▶ **RECORDS FOR THE EXERCISE**
+--
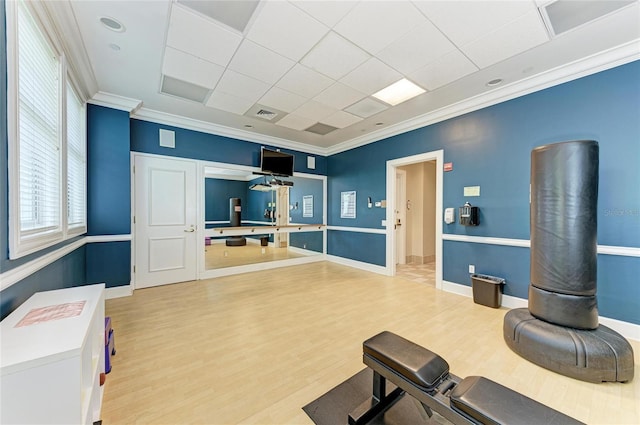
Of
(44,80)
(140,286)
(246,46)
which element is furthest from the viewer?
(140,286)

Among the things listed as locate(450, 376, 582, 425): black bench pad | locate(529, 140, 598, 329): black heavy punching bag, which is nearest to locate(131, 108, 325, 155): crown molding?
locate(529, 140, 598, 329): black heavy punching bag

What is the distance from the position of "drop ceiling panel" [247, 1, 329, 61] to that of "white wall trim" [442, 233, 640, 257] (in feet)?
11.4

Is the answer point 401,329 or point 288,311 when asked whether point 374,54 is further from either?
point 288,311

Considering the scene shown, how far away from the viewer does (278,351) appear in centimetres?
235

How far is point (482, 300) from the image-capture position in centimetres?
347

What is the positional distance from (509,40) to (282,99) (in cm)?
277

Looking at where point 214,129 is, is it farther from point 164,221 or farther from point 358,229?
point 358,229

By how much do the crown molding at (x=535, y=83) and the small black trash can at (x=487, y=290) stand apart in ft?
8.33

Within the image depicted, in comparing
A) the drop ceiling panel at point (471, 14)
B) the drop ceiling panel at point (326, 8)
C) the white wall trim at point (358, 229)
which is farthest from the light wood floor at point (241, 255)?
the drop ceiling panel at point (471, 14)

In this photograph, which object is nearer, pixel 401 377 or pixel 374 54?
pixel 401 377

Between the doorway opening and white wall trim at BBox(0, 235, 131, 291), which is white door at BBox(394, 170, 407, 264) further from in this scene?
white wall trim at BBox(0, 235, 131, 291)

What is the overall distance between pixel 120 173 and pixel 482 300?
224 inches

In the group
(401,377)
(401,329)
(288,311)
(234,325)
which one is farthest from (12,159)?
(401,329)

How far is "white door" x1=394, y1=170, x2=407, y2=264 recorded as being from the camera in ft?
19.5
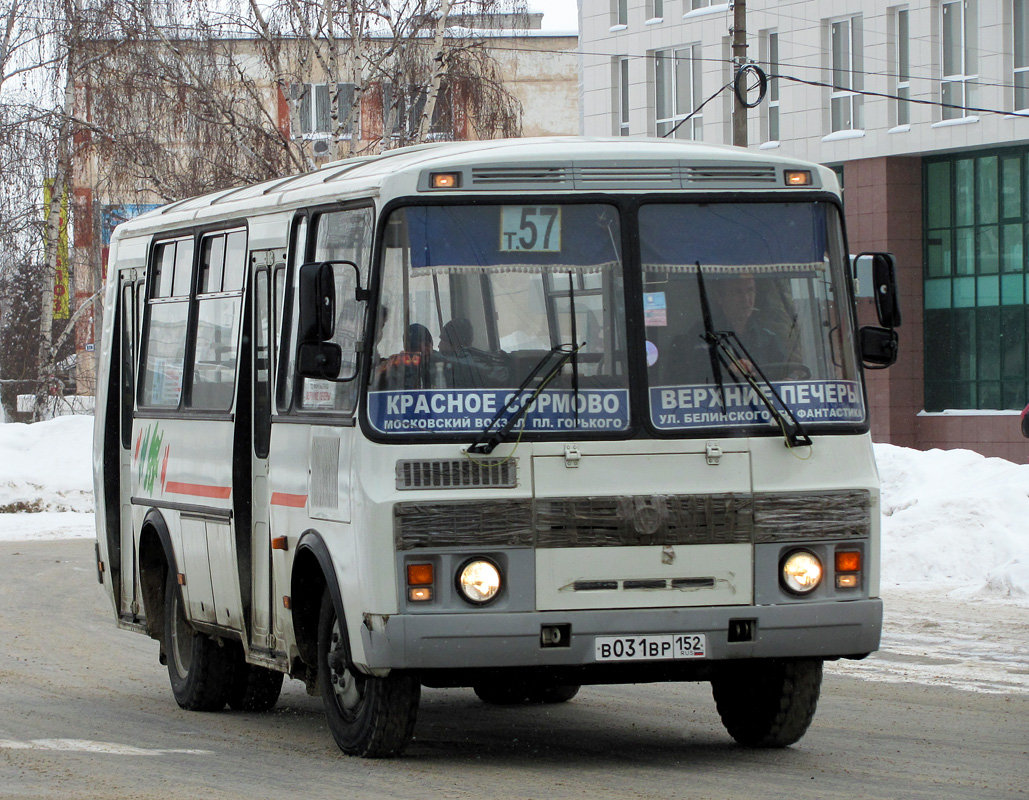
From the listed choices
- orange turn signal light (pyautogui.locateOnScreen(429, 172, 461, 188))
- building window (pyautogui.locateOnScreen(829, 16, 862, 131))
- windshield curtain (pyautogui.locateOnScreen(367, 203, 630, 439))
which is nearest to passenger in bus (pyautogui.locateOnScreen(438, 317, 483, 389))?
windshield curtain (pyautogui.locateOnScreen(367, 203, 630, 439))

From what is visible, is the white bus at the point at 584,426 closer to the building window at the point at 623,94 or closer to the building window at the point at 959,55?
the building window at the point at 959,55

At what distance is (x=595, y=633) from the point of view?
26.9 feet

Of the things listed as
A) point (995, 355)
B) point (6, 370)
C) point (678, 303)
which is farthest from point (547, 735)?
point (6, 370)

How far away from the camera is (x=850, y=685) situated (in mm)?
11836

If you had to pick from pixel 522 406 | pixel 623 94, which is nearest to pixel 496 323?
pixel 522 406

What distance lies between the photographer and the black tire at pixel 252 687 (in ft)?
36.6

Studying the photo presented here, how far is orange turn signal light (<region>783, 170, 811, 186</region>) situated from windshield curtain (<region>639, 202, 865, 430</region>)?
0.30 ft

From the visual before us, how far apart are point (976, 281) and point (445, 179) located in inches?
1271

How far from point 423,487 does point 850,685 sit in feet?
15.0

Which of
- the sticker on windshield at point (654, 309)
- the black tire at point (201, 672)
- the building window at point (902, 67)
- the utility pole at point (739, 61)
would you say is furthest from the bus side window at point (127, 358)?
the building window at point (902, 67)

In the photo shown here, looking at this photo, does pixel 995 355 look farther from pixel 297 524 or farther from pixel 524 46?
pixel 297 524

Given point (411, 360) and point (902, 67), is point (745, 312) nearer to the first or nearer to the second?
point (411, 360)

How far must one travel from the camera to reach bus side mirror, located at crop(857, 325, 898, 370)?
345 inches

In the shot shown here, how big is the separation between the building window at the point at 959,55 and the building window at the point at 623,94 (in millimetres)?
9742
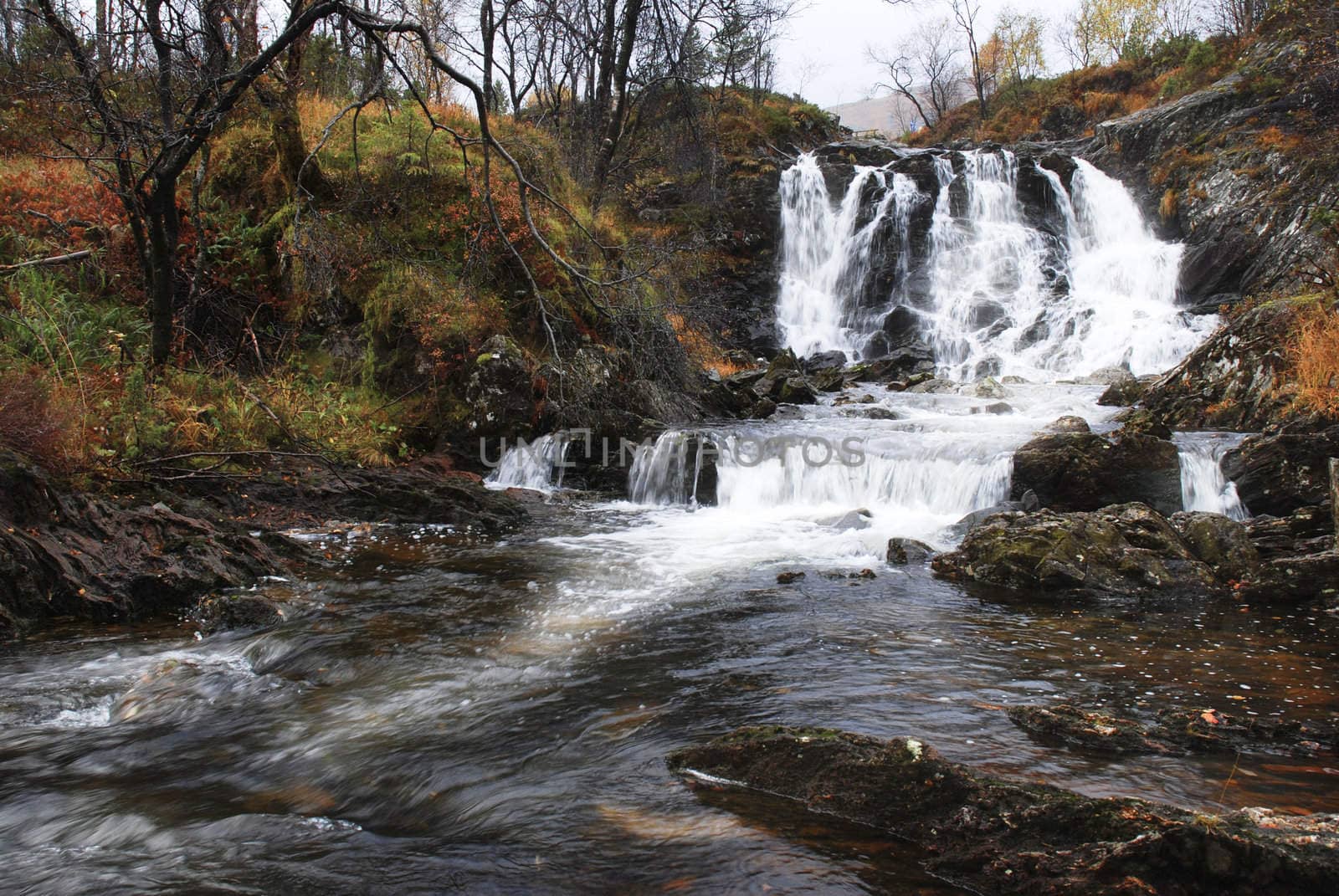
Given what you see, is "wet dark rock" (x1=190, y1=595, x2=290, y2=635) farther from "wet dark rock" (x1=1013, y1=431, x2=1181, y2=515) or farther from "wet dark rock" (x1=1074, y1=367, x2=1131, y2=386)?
+--
▶ **GOAL**
Arrange the records from the line with "In the photo" to the end as a JSON list of strings, one string per line, skipping blank lines. Leave the pictures out of the list.

▶ **ANSWER**
[
  "In the photo shown here, looking at this photo, does pixel 995 355 look farther from pixel 297 524 or farther from pixel 524 46?",
  "pixel 297 524",
  "Given point (411, 360) and point (902, 67), is point (745, 312) nearer to the first or nearer to the second?",
  "point (411, 360)",
  "How far must one travel from the camera to reach bus side mirror, located at crop(857, 325, 898, 370)?",
  "345 inches",
  "In the shot shown here, how big is the separation between the building window at the point at 959,55 and the building window at the point at 623,94 (in millimetres)?",
  "9742",
  "Given what you see, is \"wet dark rock\" (x1=190, y1=595, x2=290, y2=635) farther from \"wet dark rock\" (x1=1013, y1=431, x2=1181, y2=515) or farther from \"wet dark rock\" (x1=1074, y1=367, x2=1131, y2=386)?"
]